During the middle of the 19th century local anaesthesia was used rarely, being limited to the application of cold. At first, mixtures of ice and salt water were used and after 1858, evaporation of ether or ethyl chloride.
Chewed coca leaves, used by South American Indians were known for their anaesthetic properties. Alfred Niemann isolated cocaine in 1854 and noted its local anaesthetic effect on the edge of the tongue. Karl Koller, in 1884 was encouraged by the head of his department to find a method of producing local anaesthesia. Koller was a friend of Sigmund Freud who was working on cocaine but mainly to investigate its stimulant effects. Freud gave Koller a little cocaine to test who noted an anaesthetic effect on the edge of his tongue. Koller went into his laboratory and put a few drops of cocaine into the eye of a frog, a guinea pig and finally into his own eye and that of his assistant, noting the insensitivity produced to contact with a needle. He operated on cataracts on the 19th September 1884 and presented his findings to a congress in Heidelberg. This was truly a bolt from the blue and within a few months cocaine local anaesthesia was being used around the world. The technique was simple and consisted of just infiltrating with cocaine solution.
In 1906, August Bier invented regional intravenous anaesthesia which consisted of injecting the anaesthetic into veins of the arm or leg from which the blood flow had been interrupted using a tourniquet. In 1898 Bier invented subdural spinal anaesthesia of the lower part of the body. But it was really François Tuffier who perfected the technique. The French anaesthetists Fernand Cathelin and Jean Marie Athenase Sicard suggested anaesthetising nerve roots in the epidural space by injection through the sacro–coccygeal (caudal) canal. The idea of injecting into the epidural space but at a higher level in the lumbar region dates from the beginning of the 20th century.
In 1920, the Spanish anaesthetist Fidel Pagès described segmental regional anaesthesia but died in an accident and it was the Italian Achille Mario Doglliotti who, in 1931 became the champion of the technique.
In 1884, the American surgeon William Halstedt injected cocaine around the nerve endings of an area controlled by a specific nerve. George Washington Crile anaesthetised wider areas by injecting around major nerve trunks such as the brachial plexus, and the sciatic nerve after exposing them during surgery.
In 1911, Herchel and Kulenkampff would develop the technique with the use of sometimes complicated observations: confirmation of the correct positioning of the injecting needle was done by the patient noticing a small electric shock. To improve this development, neurostimulation using small electric currents allowed identification of the muscle response of the nerve being sought. This technique was perfected after 1912 by George Perthes but was never developed at the time. It would not be until 1970 that electronic developments allowed the use of more reliable and manageable stimulators. The technique was widely – used until being replaced at the beginning of the 21st century by echography.

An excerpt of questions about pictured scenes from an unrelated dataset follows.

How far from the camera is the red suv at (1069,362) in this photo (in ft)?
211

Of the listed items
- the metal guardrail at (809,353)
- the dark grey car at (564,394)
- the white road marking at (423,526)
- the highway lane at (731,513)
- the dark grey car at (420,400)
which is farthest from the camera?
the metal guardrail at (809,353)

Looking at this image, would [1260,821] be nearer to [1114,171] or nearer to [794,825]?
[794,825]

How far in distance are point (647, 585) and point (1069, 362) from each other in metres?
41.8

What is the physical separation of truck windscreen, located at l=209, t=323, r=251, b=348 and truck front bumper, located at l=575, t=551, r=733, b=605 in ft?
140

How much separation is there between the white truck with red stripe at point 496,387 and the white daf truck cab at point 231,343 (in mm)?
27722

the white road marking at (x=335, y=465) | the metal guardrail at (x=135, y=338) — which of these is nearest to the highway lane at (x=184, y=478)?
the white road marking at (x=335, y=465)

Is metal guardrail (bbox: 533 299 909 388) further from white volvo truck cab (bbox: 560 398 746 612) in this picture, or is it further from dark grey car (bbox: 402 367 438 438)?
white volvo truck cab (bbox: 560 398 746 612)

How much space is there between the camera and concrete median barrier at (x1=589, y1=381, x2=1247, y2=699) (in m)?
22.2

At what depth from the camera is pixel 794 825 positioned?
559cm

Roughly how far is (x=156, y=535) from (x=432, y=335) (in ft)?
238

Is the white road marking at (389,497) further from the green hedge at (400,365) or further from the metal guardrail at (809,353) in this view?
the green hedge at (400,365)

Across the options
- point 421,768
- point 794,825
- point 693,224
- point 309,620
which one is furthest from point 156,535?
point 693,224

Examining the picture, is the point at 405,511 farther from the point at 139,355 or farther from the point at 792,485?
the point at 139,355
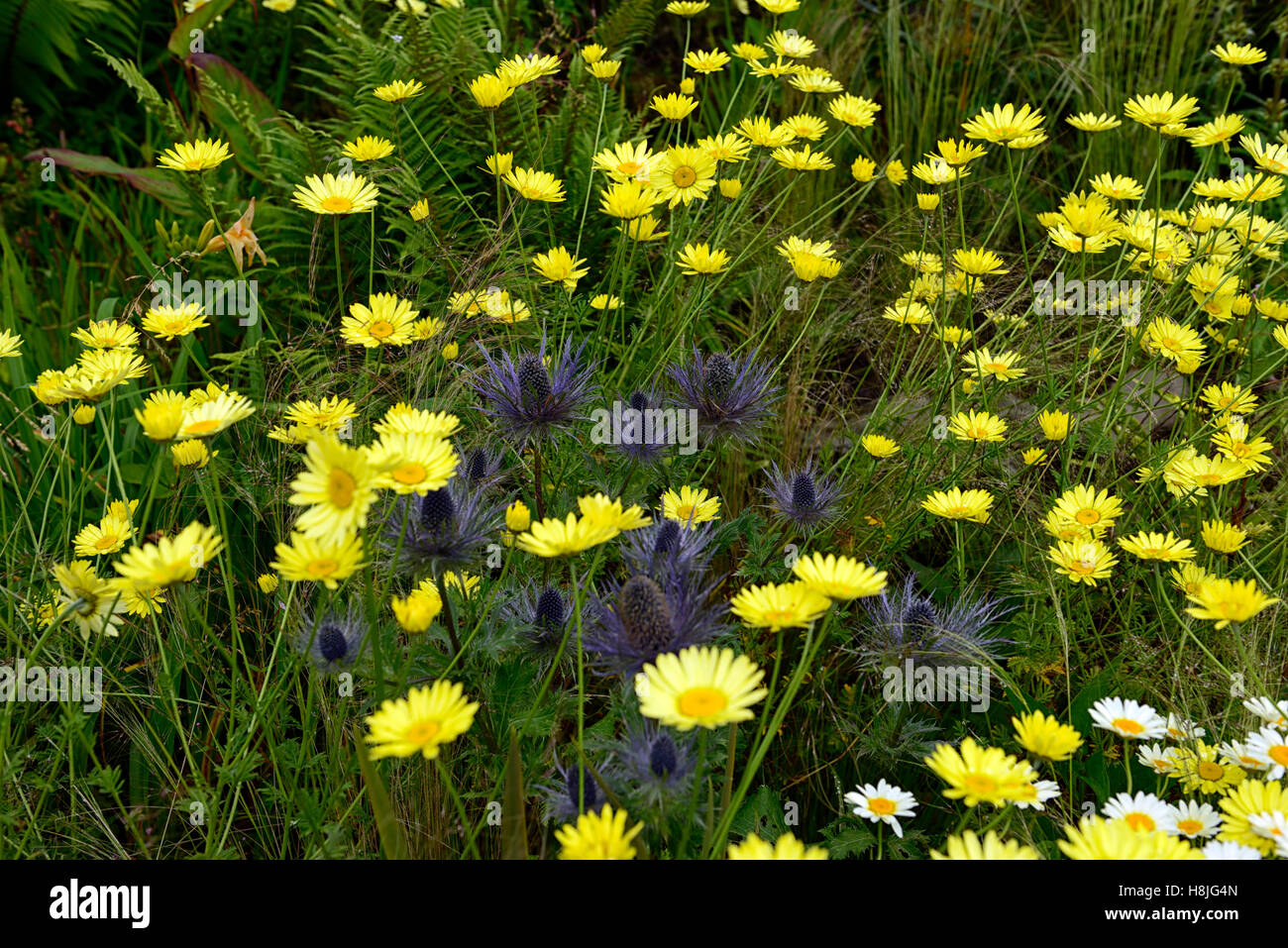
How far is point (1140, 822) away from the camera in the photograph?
1.36m

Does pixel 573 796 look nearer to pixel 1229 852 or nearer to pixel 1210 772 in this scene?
pixel 1229 852

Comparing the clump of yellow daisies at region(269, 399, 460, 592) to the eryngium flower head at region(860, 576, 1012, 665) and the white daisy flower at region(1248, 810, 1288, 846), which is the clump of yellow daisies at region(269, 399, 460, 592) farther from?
the white daisy flower at region(1248, 810, 1288, 846)

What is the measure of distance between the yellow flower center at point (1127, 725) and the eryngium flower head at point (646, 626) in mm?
682

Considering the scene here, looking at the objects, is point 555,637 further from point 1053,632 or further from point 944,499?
point 1053,632

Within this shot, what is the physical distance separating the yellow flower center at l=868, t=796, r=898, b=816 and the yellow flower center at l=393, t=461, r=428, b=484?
0.85m

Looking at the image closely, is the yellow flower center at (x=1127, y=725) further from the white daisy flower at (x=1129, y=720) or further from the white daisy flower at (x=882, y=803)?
the white daisy flower at (x=882, y=803)

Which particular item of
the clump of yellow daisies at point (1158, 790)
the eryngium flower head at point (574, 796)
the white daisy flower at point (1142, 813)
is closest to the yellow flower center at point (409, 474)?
the eryngium flower head at point (574, 796)

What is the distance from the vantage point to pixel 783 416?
289cm

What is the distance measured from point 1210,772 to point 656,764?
0.97m

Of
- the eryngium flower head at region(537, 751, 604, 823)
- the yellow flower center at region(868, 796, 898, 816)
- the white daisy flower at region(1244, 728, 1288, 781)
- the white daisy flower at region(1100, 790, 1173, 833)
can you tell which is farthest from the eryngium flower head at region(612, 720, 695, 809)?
the white daisy flower at region(1244, 728, 1288, 781)

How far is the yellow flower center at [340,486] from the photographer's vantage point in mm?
1219

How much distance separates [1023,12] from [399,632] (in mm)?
4294
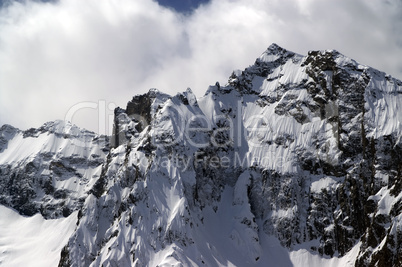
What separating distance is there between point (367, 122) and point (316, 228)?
1604 inches

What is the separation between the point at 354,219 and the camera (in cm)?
18075

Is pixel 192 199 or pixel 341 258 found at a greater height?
pixel 192 199

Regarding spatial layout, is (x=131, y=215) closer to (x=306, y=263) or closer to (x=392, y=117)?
(x=306, y=263)

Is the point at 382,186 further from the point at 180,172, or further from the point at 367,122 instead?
the point at 180,172

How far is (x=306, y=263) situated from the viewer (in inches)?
7106

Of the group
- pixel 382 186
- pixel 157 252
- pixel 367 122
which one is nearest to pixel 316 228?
pixel 382 186

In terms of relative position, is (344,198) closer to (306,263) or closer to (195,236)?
(306,263)

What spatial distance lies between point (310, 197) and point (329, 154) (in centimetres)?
1709

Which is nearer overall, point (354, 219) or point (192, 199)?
point (354, 219)

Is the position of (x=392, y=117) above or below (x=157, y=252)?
above

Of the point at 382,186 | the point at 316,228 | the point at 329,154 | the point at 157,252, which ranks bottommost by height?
the point at 157,252

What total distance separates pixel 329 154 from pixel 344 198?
18.2 metres

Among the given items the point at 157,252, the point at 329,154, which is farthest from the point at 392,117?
the point at 157,252

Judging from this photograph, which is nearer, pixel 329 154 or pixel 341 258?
pixel 341 258
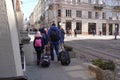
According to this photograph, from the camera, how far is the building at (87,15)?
6781 cm

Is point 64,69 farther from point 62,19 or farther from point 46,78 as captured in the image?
point 62,19

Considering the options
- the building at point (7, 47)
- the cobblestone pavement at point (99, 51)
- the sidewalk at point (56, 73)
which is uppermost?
the building at point (7, 47)

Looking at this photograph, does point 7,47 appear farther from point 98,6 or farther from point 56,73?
point 98,6

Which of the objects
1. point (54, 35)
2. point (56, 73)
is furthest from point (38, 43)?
point (56, 73)

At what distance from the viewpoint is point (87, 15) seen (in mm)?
71750

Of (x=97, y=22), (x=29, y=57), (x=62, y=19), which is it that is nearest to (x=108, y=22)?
(x=97, y=22)

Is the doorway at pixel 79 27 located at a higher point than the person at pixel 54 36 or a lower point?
lower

The adoption of different local anaesthetic techniques was facilitated by the publication of large volumes about regional anaesthesia. The first was that of Heinrich Braun in 1905 but the most important was that of the Frenchman Victor Pauchet which was followed by his pupil in America Louis Labat before being adopted by John Adriani Cavinini, a major player in the development of local anaesthesia. However, its deleterious and toxic side effects, sometimes causing fatalities during operation became apparent. The search for substitutes started at the beginning of the 20th century.
The French doctor Ernest Fourneau produced Stovaine, the first truly synthetic local anaesthetic in 1903. Two years later, the German chemist Alfred Einhorn synthesised procaine, a far less toxic compound and opened the door for a new class of local anaesthetic agents, the amino esters. It would not be until 1948 that Xylocaine (lidocaine) appeared synthesised by the Swedish Nils Löfgren which remains the most widely – used local anaesthetic in the world. It also led to the development of a new class of agents, the amino – amides which were more powerful and manageable and, importantly had a near zero risk of allergic reaction.